SÃO PAULO, SP (FOLHAPRESS) – Tricampeão mundial de surfe na modalidade longboard, o carioca Phil Rajzman, 42, passava o Natal de 2023 com familiares e amigos no Havaí quando percebeu que havia algo de errado com seu corpo.
Convivendo já havia algumas semanas com um incômodo na região da costela quando se deitava sobre a prancha para remar no mar em direção às ondas, o surfista pensou inicialmente que poderia se tratar de um quadro de gastrite.
Na ceia natalina, no entanto, ao comer um pouco além do habitual, sentiu-se mal, vomitou e percebeu que a situação poderia ser mais grave. Após consultas com médicos no Havaí e no Brasil, teve o diagnóstico de linfoma não Hodgkin, um tipo de câncer que afeta o sistema linfático.

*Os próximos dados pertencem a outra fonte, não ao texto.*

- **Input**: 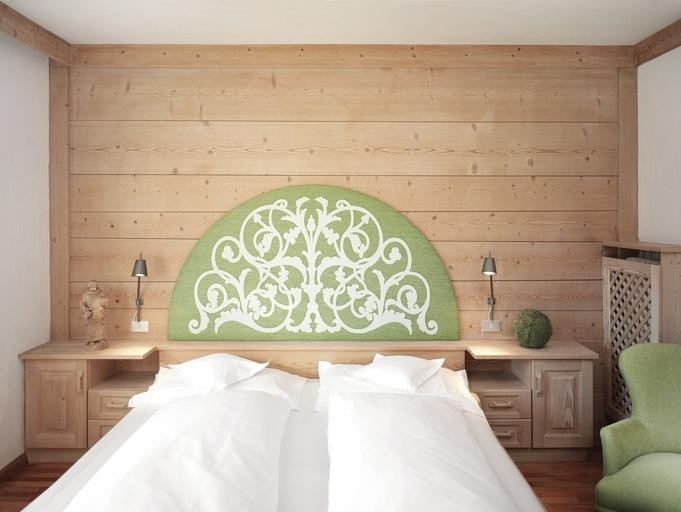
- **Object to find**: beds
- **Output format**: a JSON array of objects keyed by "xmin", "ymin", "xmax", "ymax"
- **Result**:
[{"xmin": 20, "ymin": 345, "xmax": 546, "ymax": 512}]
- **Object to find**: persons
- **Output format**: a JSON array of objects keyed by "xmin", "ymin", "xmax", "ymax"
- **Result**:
[{"xmin": 79, "ymin": 280, "xmax": 109, "ymax": 345}]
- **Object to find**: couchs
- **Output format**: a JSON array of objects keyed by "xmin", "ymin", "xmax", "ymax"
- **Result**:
[{"xmin": 595, "ymin": 343, "xmax": 680, "ymax": 512}]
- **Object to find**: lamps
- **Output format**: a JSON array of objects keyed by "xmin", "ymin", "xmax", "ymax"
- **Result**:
[
  {"xmin": 481, "ymin": 252, "xmax": 496, "ymax": 321},
  {"xmin": 131, "ymin": 252, "xmax": 148, "ymax": 323}
]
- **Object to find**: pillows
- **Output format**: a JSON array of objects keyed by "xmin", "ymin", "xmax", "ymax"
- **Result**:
[
  {"xmin": 311, "ymin": 360, "xmax": 485, "ymax": 417},
  {"xmin": 165, "ymin": 352, "xmax": 271, "ymax": 391},
  {"xmin": 361, "ymin": 353, "xmax": 445, "ymax": 395},
  {"xmin": 127, "ymin": 367, "xmax": 309, "ymax": 412}
]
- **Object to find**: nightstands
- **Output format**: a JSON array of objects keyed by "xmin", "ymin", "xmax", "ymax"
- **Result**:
[
  {"xmin": 467, "ymin": 340, "xmax": 599, "ymax": 449},
  {"xmin": 17, "ymin": 336, "xmax": 163, "ymax": 468}
]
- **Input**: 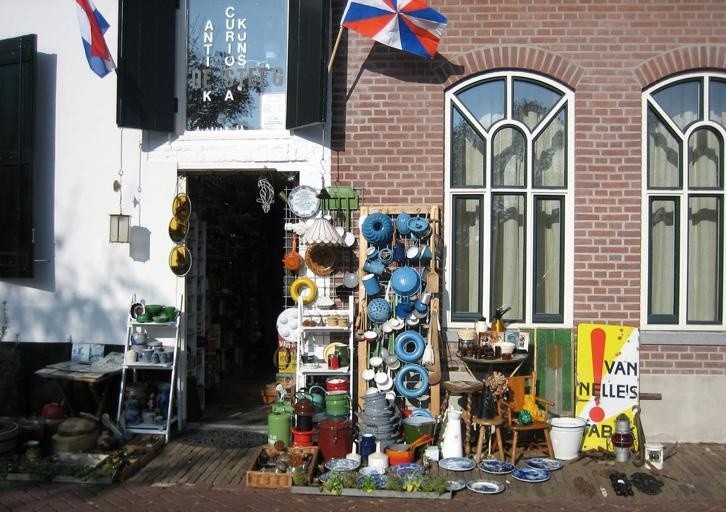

Logo em seguida vieram as pesadas sessões de quimioterapia que o deixaram bastante debilitado. Em meados de junho de 2024, Phil se preparava para ser internado no hospital para um transplante de medula como parte do tratamento.
Após uma bateria de exames pré-operatórios, para surpresa dos médicos, os resultados apontaram que o paciente estava curado, sem mais a necessidade do transplante. “Eu penso que foi um milagre”, afirmou Phil, emocionado, à Folha. “Foi a maior vitória da minha vida.”
Ele acredita que seu histórico como atleta de elite por mais de duas décadas tenha sido importante na recuperação. Segundo o surfista, além do preparo físico, o aspecto mental e a resiliência para se manter focado em busca de um objetivo, mesmo em uma circunstância difícil como o combate a um câncer, foram decisivos.
“Você manter-se ativo, continuar se alimentando, dormindo o período que tem que dormir, acordando, levantando, saindo da cama, alimentando-se bem, mantendo a cabeça boa… Acho que o esporte, a cabeça de atleta, fez toda a diferença”, afirmou Phil. Ele usou canabidiol, que considerou importante para a manutenção do apetite e o necessário descanso à noite.
“O tratamento é doloroso, horrível. Mas eu tinha a opção de ficar pensando nesses problemas e a opção de focar o objetivo final. Você ter uma família, amigos, um esporte que ama, são coisas que motivam a estar vivo.”
Quando ainda enfrentava a doença, Rajzman precisou voltar ao Havaí, onde reside por seis meses ao ano, para resolver pendências burocráticas. Na ocasião, ao aterrissar na ilha, percebeu que as ondas estavam perfeitas para a prática do surfe e, mesmo longe de suas melhores condições, pegou a prancha e foi ao mar.
“Tive aquela sensação de novo de estar dentro do tubo, de pegar uma onda grande. Aquilo me fez reviver essa sensação de bem-estar. No meio do processo todo, eu voltei a me sentir pleno, feliz, encantado com a natureza e falei: ‘Cara, isso é Deus, estou conectado com Deus, é uma mensagem me dizendo que vou ficar bem, vou viver isso mais vezes na minha vida'”, recordou.
No fim de outubro, recuperado, ele já estava de volta às competições. Na praia de Itacoatiara, em Niterói, ficou com o vice-campeonato no torneio Tunel Crew Shootout 2024, perdendo a decisão para o amigo de longa data Raoni Monteiro.
Cerca de dois meses depois, de volta ao Havaí, subiu ao lugar mais alto do pódio na tradicional competição Hale´Iwa International Open, uma das poucas que ainda não havia conquistado.
Embora não tenha o mesmo preparo físico de jovens atletas que agora são seus adversários, Phil disse ter se apoiado na experiência adquirida ao longo de décadas em cima da prancha para adotar um posicionamento estratégico, à espera das melhores ondas.
“Acho que talvez tenha sido a primeira vez que a minha filha Coral, de cinco anos, tenha visto eu ganhar um evento entendendo o que está acontecendo, porque antes ela era muito novinha. E foi muito legal viver esse momento junto com ela”, sorriu
O surfista agora quer servir como um exemplo para outras pessoas que estão enfrentando o câncer.
“Meu sonho agora é voltar a ter patrocinadores que me permitam estar 100% voltado às competições e poder, de alguma forma, passar essa mensagem de que, muitas vezes, aparecem esses obstáculos na vida, mas que eles não servem para enfraquecer, muito pelo contrário, servem para fortalecer, para você sair daquilo mais forte.”